Exercise goal:
Below is a block of records; repeat each one exactly.

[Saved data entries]

————————

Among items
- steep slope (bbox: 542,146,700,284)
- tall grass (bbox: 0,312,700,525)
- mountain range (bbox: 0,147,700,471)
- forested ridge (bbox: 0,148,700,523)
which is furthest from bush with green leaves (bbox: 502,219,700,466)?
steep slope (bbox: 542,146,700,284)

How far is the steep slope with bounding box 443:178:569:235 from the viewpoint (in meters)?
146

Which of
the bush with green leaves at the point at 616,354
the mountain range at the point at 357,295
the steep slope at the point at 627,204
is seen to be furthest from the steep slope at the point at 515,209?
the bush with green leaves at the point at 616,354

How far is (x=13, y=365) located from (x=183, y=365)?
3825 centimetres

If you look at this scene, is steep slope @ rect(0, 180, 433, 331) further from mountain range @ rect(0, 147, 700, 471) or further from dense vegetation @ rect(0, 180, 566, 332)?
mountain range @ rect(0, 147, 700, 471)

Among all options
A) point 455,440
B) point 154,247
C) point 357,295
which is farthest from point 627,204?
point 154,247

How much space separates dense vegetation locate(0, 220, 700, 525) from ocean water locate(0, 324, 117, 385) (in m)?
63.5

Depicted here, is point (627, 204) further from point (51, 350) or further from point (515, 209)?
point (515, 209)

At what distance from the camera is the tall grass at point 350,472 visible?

————————

Result for this task:
Among items
- steep slope (bbox: 542,146,700,284)
- tall grass (bbox: 0,312,700,525)
- mountain range (bbox: 0,147,700,471)
- forested ridge (bbox: 0,148,700,523)
which is furthest from bush with green leaves (bbox: 502,219,700,466)?
steep slope (bbox: 542,146,700,284)

How far is the steep slope with bounding box 443:178:569:235 from the viewpoint (in meters)?
146

Which of
the bush with green leaves at the point at 616,354
the mountain range at the point at 357,295
the steep slope at the point at 627,204
is seen to be furthest from the steep slope at the point at 515,209?
the bush with green leaves at the point at 616,354

How far is (x=13, y=365) located from (x=183, y=365)?
3825 centimetres

If you look at this scene, is steep slope @ rect(0, 180, 433, 331) further from mountain range @ rect(0, 147, 700, 471) or further from dense vegetation @ rect(0, 180, 566, 332)?
mountain range @ rect(0, 147, 700, 471)

Among all options
A) point 455,440
B) point 154,247
C) point 357,295
which is farthest from point 627,204?
point 154,247

How much space separates dense vegetation locate(0, 220, 700, 525) from ocean water locate(0, 324, 117, 385) (in m)?
63.5

Depicted here, is point (627, 204) further from point (51, 350) or further from point (515, 209)?
point (515, 209)

At what distance from the camera is the tall grass at point 350,472 visible?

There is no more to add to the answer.